Frank Smith
September 17, 1942 –
Raised in Newnan, Georgia
Frank Smith was student at Morehouse College when he made his way to Holly Springs, Mississippi in the summer of 1962. Smith had been active in the Atlanta Student Movement, and he intended to join SNCC’s work in Mississippi only until school started in the fall. But what was supposed to be a summer’s stay turned into six years. The Southern Freedom Movement was led by southerners like Smith.
Smith was about to return for his senior year of classes when he received a newspaper clipping, reporting that a local Black man had been dismembered and dumped into a river. A handwritten note attached to it read, “This is what happens when you civil rights workers come and then leave.” So Smith stayed, determined to make certain Black and white people alike knew that he wouldn’t leave them to face reprisals–even murder–because of his organizing.
Frank Smith’s decision not to run and to continue organizing typified the attitude of most SNCC field secretaries. After the shooting of SNCC’s Jimmy Travis in Greenwood, Smith joined the struggle in the Delta where the fight for voting rights was heating up in 1963. There, he was often trailed by cars, and once someone shot a dog standing right next to him.
Still, Smith refused to run. When a uniformed police officer beat up a SNCC worker on the office porch, Smith telephoned the police chief to protest such unacceptable behavior from a law enforcement official. Then Smith led a chant demanding that the police officer get off the property. The officer left only after telling Smith he would never make it out of Greenwood alive.
After three years of working in Mississippi, Smith witnessed the Movement grow and change “as the consciousness of the Negro people has grown.” “We are now at the point where we have all learned, from long nights in jail, from numerous demonstrations, from being fired because we attempted to who is responsible for our hunger, bad health, and poverty,” Smith wrote. In the wake of Freedom Summer, numerous SNCC staff followed the lead of local people and turned towards economic organizing.

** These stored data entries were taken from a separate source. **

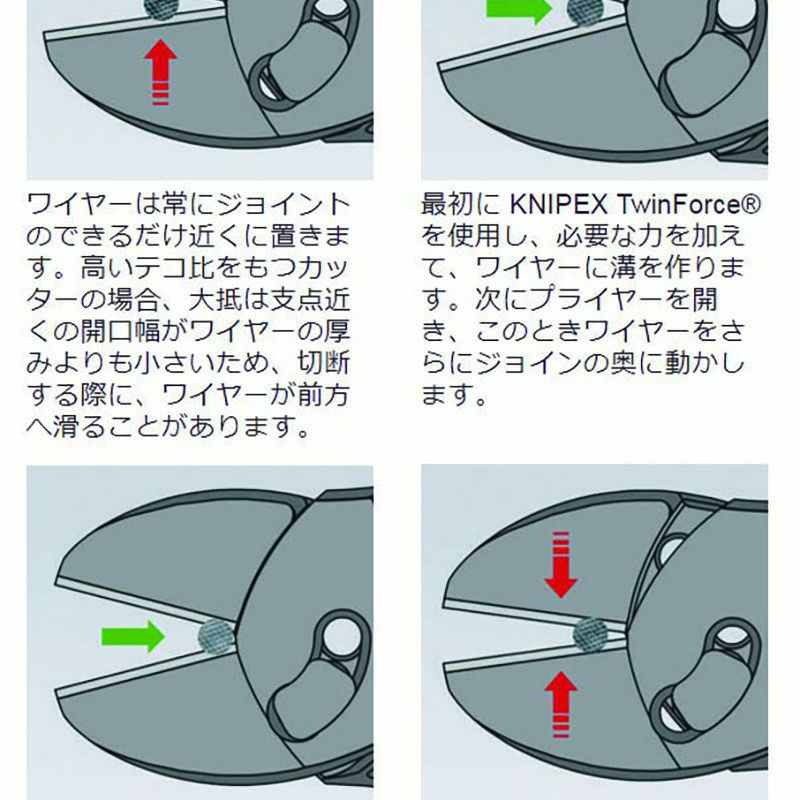 ワイヤーは常にジョイントのできるだけ近くに置きます。高いテコ比をもつカッターの場合、大抵は支点近くの開口幅がワイヤーの厚みよりも小さいため、切断する際に、ワイヤーが前方へ滑ることがあります。

最初に KNIPEX TwinForce® を使用し、必要な力を加えて、ワイヤーに溝を作ります。次にプライヤーを開き、このときワイヤーをさらにジョインの奥に動かします。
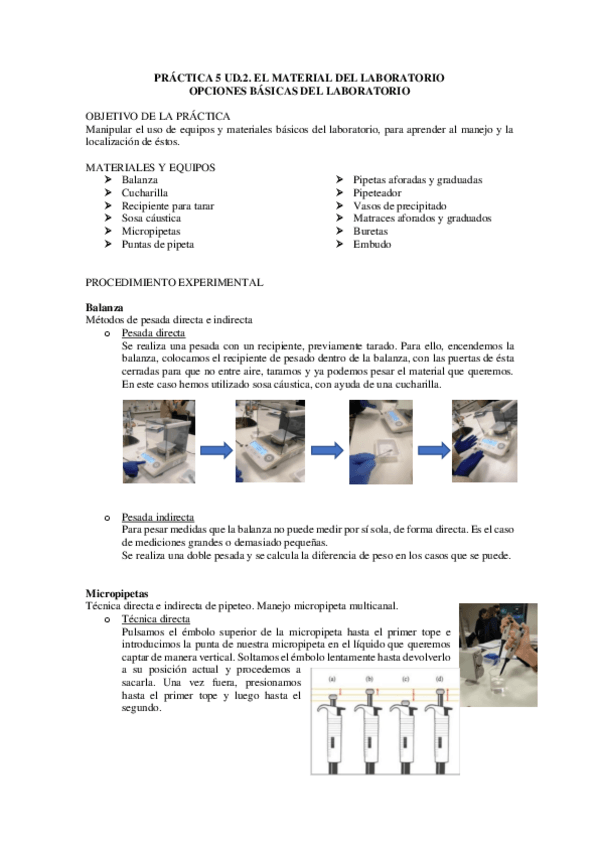 PRÁCTICA 5 UD.2. EL MATERIAL DEL LABORATORIO
OPCIONES BÁSICAS DEL LABORATORIO

OBJETIVO DE LA PRÁCTICA
Manipular el uso de equipos y materiales básicos del laboratorio, para aprender al manejo y la localización de éstos.

MATERIALES Y EQUIPOS
➤ Balanza
➤ Cucharilla
➤ Recipiente para tarar
➤ Sosa cáustica
➤ Micropipetas
➤ Puntas de pipeta

➤ Pipetas aforadas y graduadas
➤ Pipeteador
➤ Vasos de precipitado
➤ Matraces aforados y graduados
➤ Buretas
➤ Embudo

PROCEDIMIENTO EXPERIMENTAL

Balanza
Métodos de pesada directa e indirecta
o Pesada directa
Se realiza una pesada con un recipiente, previamente tarado. Para ello, encendemos la balanza, colocamos el recipiente de pesado dentro de la balanza, con las puertas de ésta cerradas para que no entre aire, taramos y ya podemos pesar el material que queremos. En este caso hemos utilizado sosa cáustica, con ayuda de una cucharilla.

o Pesada indirecta
Para pesar medidas que la balanza no puede medir por sí sola, de forma directa. Es el caso de mediciones grandes o demasiado pequeñas.
Se realiza una doble pesada y se calcula la diferencia de peso en los casos que se puede.

Micropipetas
Técnica directa e indirecta de pipeteo. Manejo micropipeta multicanal.
o Técnica directa
Pulsamos el émbolo superior de la micropipeta hasta el primer tope e introducimos la punta de nuestra micropipeta en el líquido que queremos captar de manera vertical. Soltamos el émbolo lentamente hasta devolverlo a su posición actual y procedemos a sacarla. Una vez fuera, presionamos hasta el primer tope y luego hasta el segundo.

(a) (b) (c) (d)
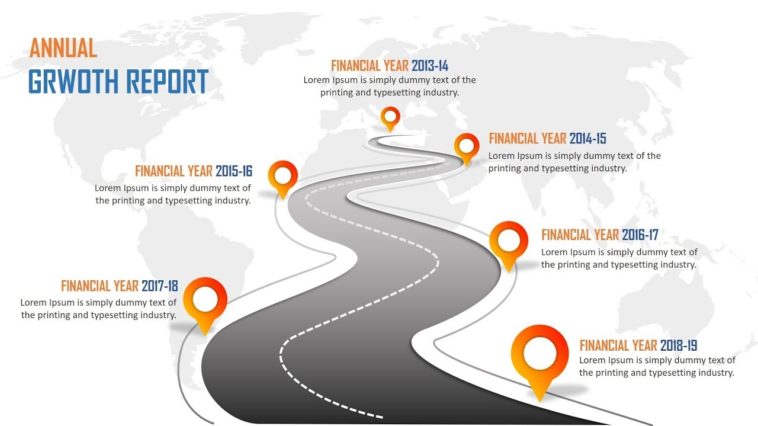 ANNUAL
GRWOTH REPORT

FINANCIAL YEAR 2013-14
Lorem Ipsum is simply dummy text of the printing and typesetting industry.

FINANCIAL YEAR 2014-15
Lorem Ipsum is simply dummy text of the printing and typesetting industry.

FINANCIAL YEAR 2015-16
Lorem Ipsum is simply dummy text of the printing and typesetting industry.

FINANCIAL YEAR 2016-17
Lorem Ipsum is simply dummy text of the printing and typesetting industry.

FINANCIAL YEAR 2017-18
Lorem Ipsum is simply dummy text of the printing and typesetting industry.

FINANCIAL YEAR 2018-19
Lorem Ipsum is simply dummy text of the printing and typesetting industry.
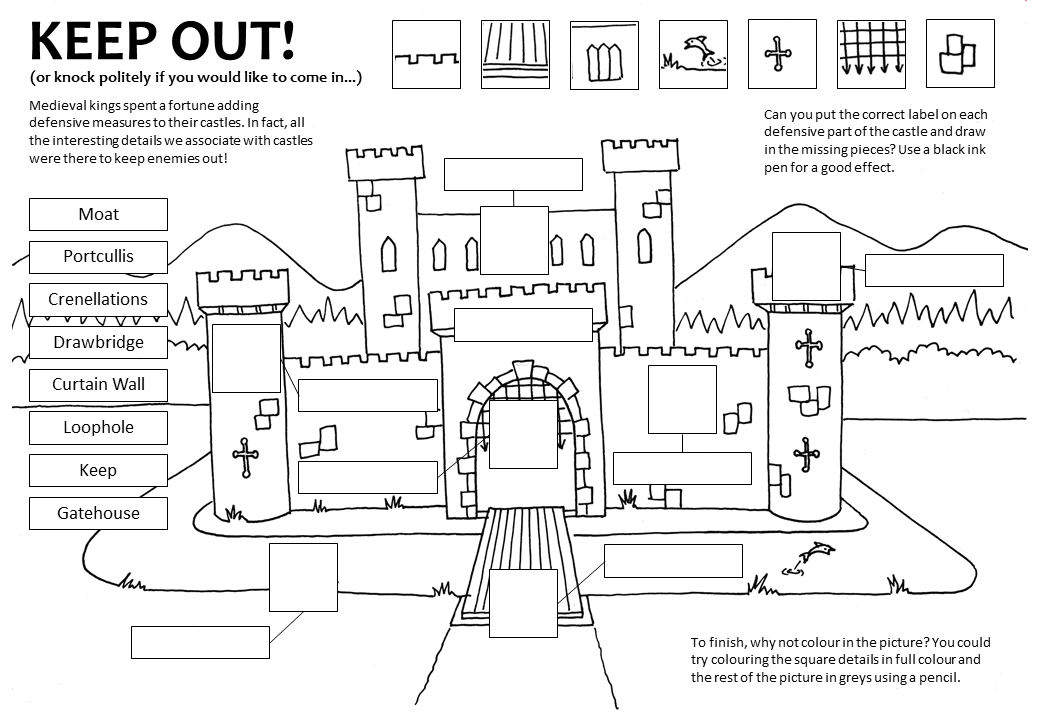 KEEP OUT!
(or knock politely if you would like to come in...)

Medieval kings spent a fortune adding defensive measures to their castles. In fact, all the interesting details we associate with castles were there to keep enemies out!

Can you put the correct label on each defensive part of the castle and draw in the missing pieces? Use a black ink pen for a good effect.

Moat
Portcullis
Crenellations
Drawbridge
Curtain Wall
Loophole
Keep
Gatehouse

To finish, why not colour in the picture? You could try colouring the square details in full colour and the rest of the picture in greys using a pencil.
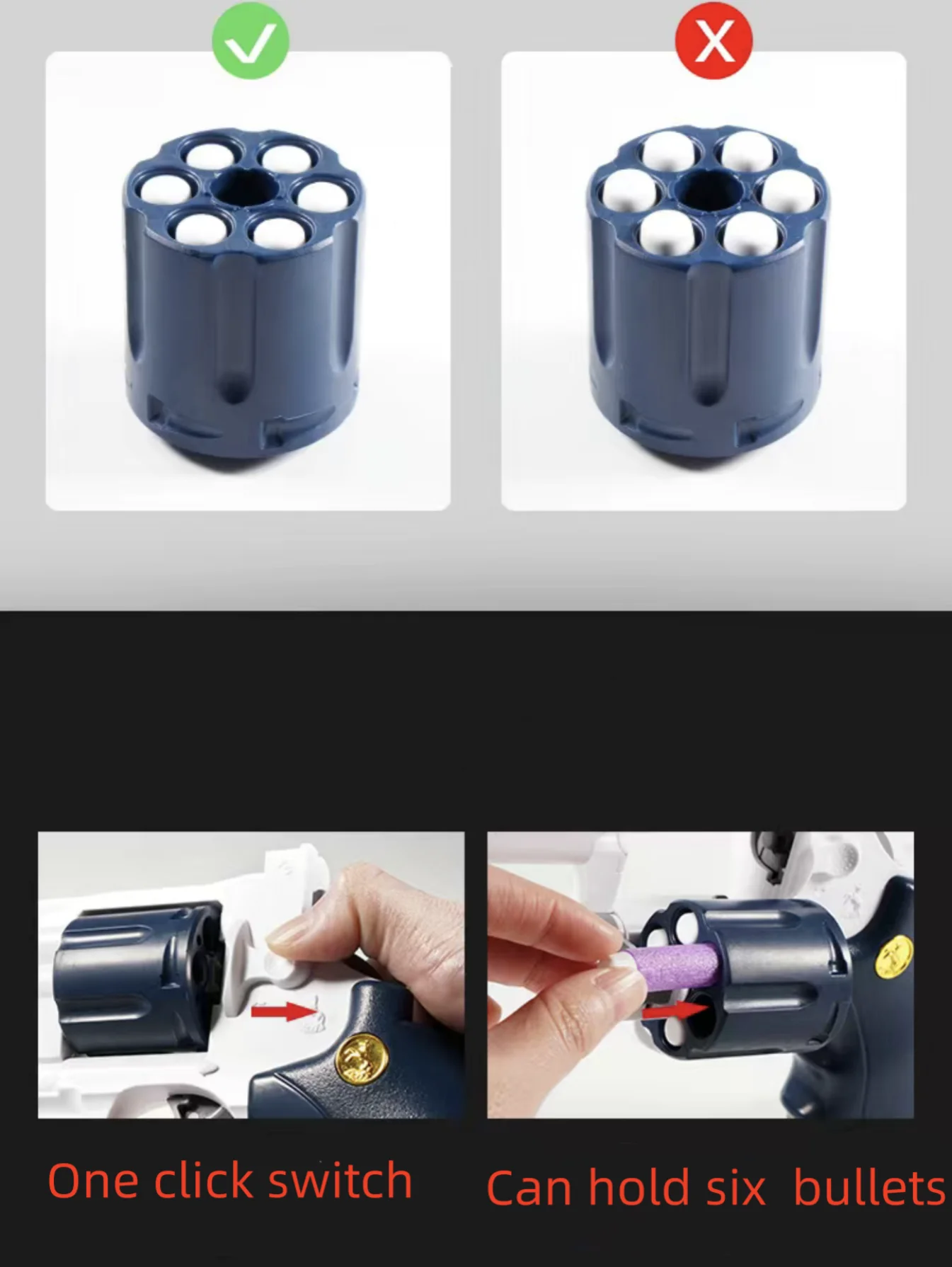 One click switch

Can hold six  bullets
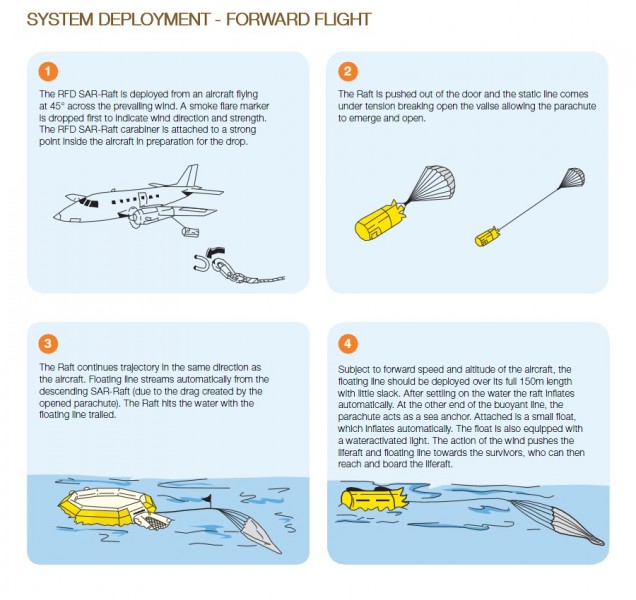 SYSTEM DEPLOYMENT - FORWARD FLIGHT

1

The RFD SAR-Raft is deployed from an aircraft flying at 45° across the prevailing wind. A smoke flare marker is dropped first to indicate wind direction and strength. The RFD SAR-Raft carabiner is attached to a strong point inside the aircraft in preparation for the drop.

2

The Raft is pushed out of the door and the static line comes under tension breaking open the valise allowing the parachute to emerge and open.

3

The Raft continues trajectory in the same direction as the aircraft. Floating line streams automatically from the descending SAR-Raft (due to the drag created by the opened parachute). The Raft hits the water with the floating line trailed.

4

Subject to forward speed and altitude of the aircraft, the floating line should be deployed over its full 150m length with little slack. After settling on the water the raft inflates automatically. At the other end of the buoyant line, the parachute acts as a sea anchor. Attached is a small float, which inflates automatically. The float is also equipped with a wateractivated light. The action of the wind pushes the liferaft and floating line towards the survivors, who can then reach and board the liferaft.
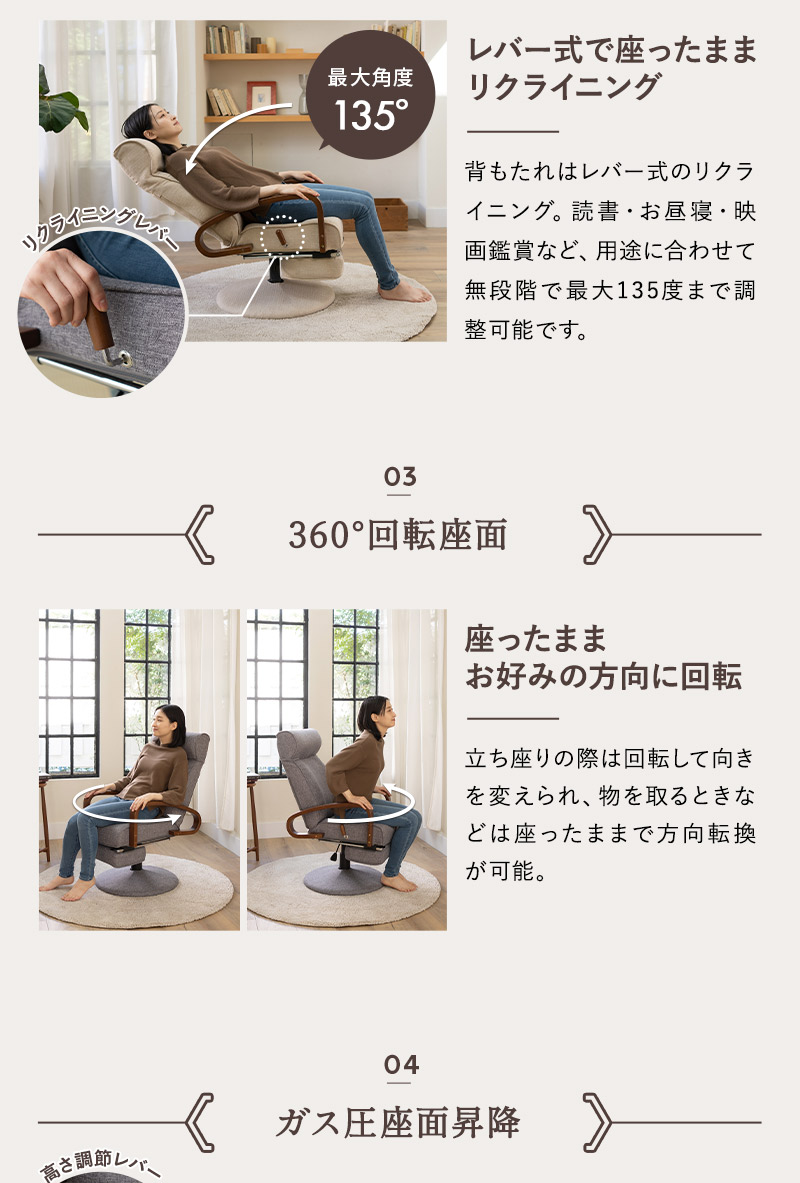 最大角度
135°

リクライニングレバー

レバー式で座ったまま
リクライニング

背もたれはレバー式のリクライニング。読書・お昼寝・映画鑑賞など、用途に合わせて無段階で最大135度まで調整可能です。

03

360°回転座面

座ったまま
お好みの方向に回転

立ち座りの際は回転して向きを変えられ、物を取るときなどは座ったままで方向転換が可能。

04

ガス圧座面昇降

高さ調節レバー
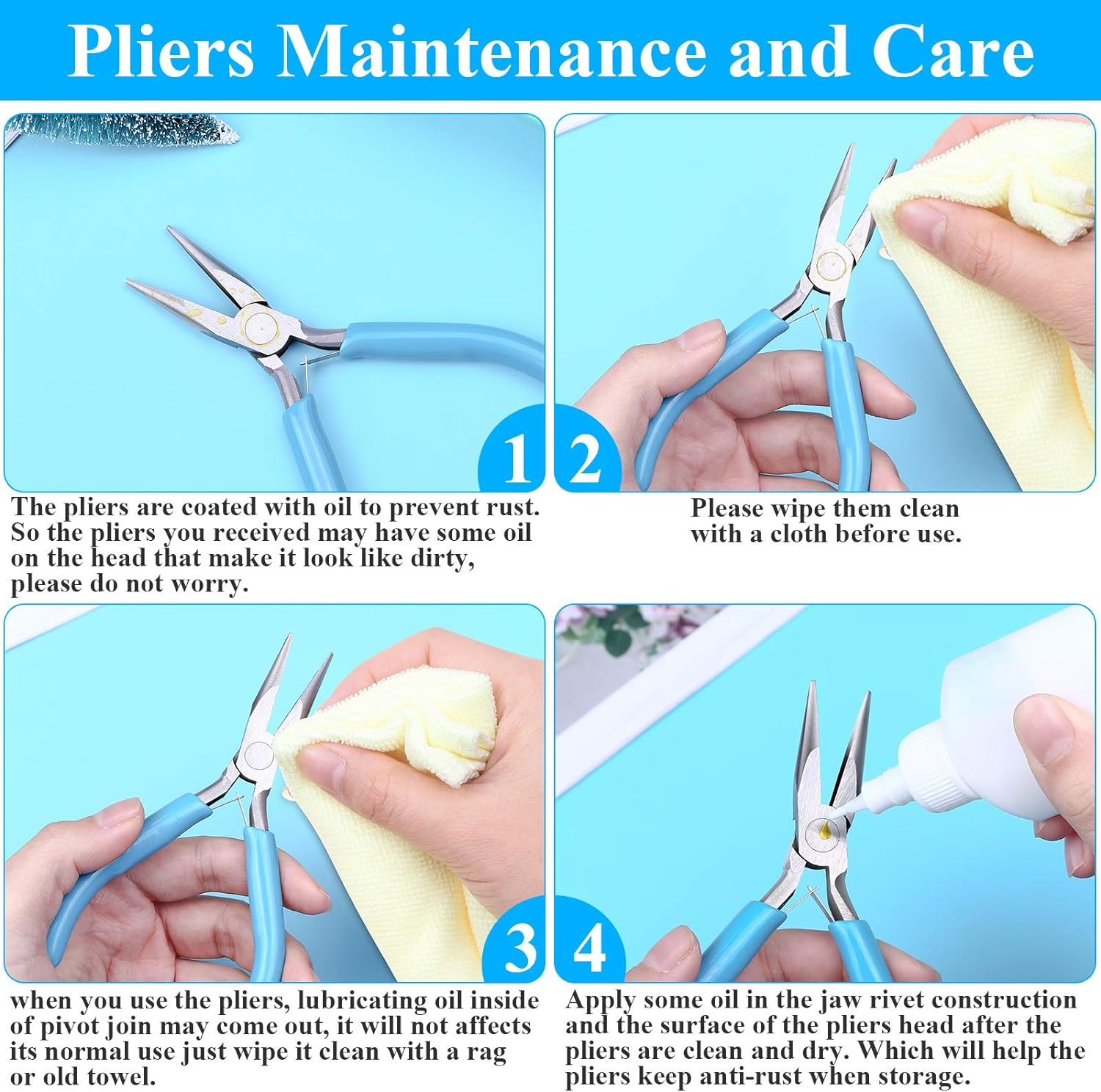 Pliers Maintenance and Care

1

The pliers are coated with oil to prevent rust. So the pliers you received may have some oil on the head that make it look like dirty, please do not worry.

2

Please wipe them clean with a cloth before use.

3

when you use the pliers, lubricating oil inside of pivot join may come out, it will not affects its normal use just wipe it clean with a rag or old towel.

4

Apply some oil in the jaw rivet construction and the surface of the pliers head after the pliers are clean and dry. Which will help the pliers keep anti-rust when storage.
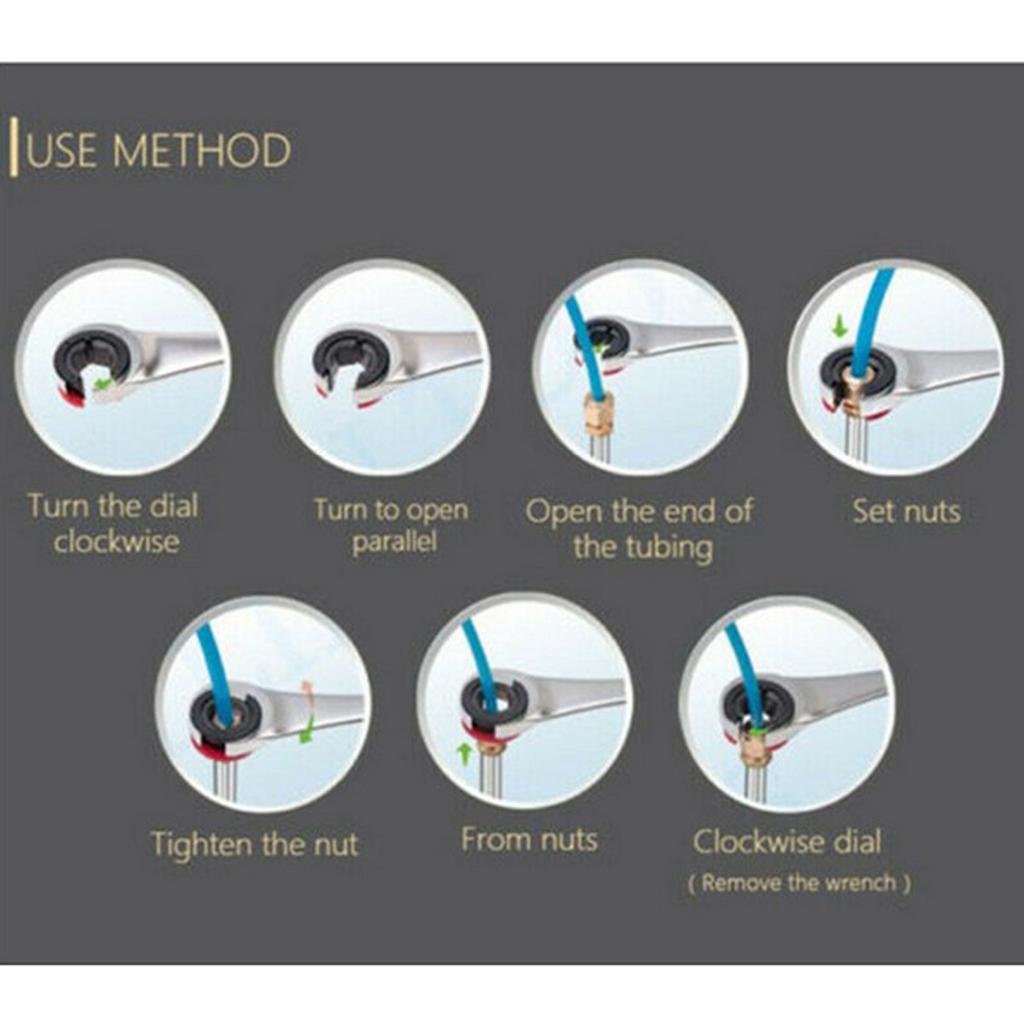 USE METHOD

Turn the dial clockwise

Turn to open parallel

Open the end of the tubing

Set nuts

Tighten the nut

From nuts

Clockwise dial
( Remove the wrench )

In 1965, Frank Smith helped organize the Mississippi Freedom Labor Union (MFLU). One of its first efforts was to organize around a hundred workers in Shaw, Mississippi to strike for $1.25 an hour wages. Other strikes followed. An observer noted, Smith, “mobilized many hundreds of poor people into feeling themselves as a force…I never saw poor people more feverishly interested in education, as Frank stirred them to be.” In the end, winter weather and mechanization of the cotton fields defeated their efforts. But Smith was a committed advocate of economic development, proposing a brick factory and supporting other cooperative endeavors.
After his work in SNCC, Smith served four terms on the Washington, D.C. City Council. He then went on to found the African American Civil War Memorial Freedom Foundation and Museum and serve as its Executive Director.
Sources
Clayborne Carson, In Struggle: SNCC and the Black Awakening of the 1960s (Cambridge, MA: Harvard University Press, 1981).
John Dittmer, Local People: The Struggle for Civil Rights in Mississippi (Urbana: University of Illinois Press, 1994).
Wesley Hogan, Many Minds, One Heart: SNCC’s Dream for a New America (Chapel Hill: University of North Carolina Press, 2007).
Maria Varela, “Time to Get Ready,” Hands on the Freedom Plow: Personal Accounts by Women in SNCC, edited by Faith S. Holsaert et al. (Urbana: University of Illinois Press, 2010), 552-571.